真っ直ぐ問い掛ける斎藤にナマエは僅かに視線を逸らすが、特段隠す様な事でもないと思い話しをした。

親の事、自分の事、相手の事、原因は一つではない。商品を見つめながら言葉を紡いでいくナマエを、斎藤はジッと見つめていた。
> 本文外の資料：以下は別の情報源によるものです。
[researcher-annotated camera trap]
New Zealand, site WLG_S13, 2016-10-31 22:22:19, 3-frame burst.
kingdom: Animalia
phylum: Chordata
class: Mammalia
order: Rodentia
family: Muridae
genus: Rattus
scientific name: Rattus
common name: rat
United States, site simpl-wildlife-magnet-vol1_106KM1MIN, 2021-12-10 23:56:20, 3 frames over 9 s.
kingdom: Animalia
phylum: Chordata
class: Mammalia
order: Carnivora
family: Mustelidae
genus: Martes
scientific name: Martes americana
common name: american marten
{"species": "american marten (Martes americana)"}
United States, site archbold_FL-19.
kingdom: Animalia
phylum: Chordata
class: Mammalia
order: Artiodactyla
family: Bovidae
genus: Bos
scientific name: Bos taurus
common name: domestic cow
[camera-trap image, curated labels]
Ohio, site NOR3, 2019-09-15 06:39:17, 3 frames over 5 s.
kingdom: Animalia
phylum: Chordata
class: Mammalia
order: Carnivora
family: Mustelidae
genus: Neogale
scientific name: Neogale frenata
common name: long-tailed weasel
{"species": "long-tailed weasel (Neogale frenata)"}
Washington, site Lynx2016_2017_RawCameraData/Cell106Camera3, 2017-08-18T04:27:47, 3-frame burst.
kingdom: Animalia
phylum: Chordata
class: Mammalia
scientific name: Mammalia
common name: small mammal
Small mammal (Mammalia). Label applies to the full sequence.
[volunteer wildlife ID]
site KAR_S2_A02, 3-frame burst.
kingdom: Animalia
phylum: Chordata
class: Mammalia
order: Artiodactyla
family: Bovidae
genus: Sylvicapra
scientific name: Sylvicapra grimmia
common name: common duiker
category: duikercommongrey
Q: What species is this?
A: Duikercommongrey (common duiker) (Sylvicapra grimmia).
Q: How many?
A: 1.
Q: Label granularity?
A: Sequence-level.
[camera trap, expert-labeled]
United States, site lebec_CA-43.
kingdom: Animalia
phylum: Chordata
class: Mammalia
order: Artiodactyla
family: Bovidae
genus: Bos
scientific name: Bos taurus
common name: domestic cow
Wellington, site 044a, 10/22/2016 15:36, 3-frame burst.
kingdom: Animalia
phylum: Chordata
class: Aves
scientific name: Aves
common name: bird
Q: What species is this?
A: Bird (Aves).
「だから、練習に付き合ってくれる人も、友達もいませんでした」

実際練習中に怪我をさせた事はなかったが、それでもナマエが危険人物として広まるのに、そう時間は掛からなかった。

そんな辛い過去を嘲笑うかの様にナマエは笑う。

「・・でもこの学園に来て友達も剣道も出来て、今とても楽しいです」

そう、心から言うナマエに、斎藤はそうか、と笑った。そしてならば、とナマエの手を取った。

「俺も、あんたの友達にしてくれるか」

そんな斎藤の言動に思わず目を見開いた。でも直ぐに、満面の笑みを見せた。

「こちらこそ」

そんなナマエの笑顔に、今度は斎藤が驚いた様だった。思わず反対の手で口元を隠して顔を背ける。そんな斎藤にナマエは首を傾げた。

「斎藤先輩・・?」
「い、いや・・何でもない。お前は竹刀が見たいと言っていたな」

竹刀はこっちだ、と少し慌てた様に斎藤はそう言って歩いて行く。それにナマエは疑問を持ちながらも、斎藤の後を追って行った。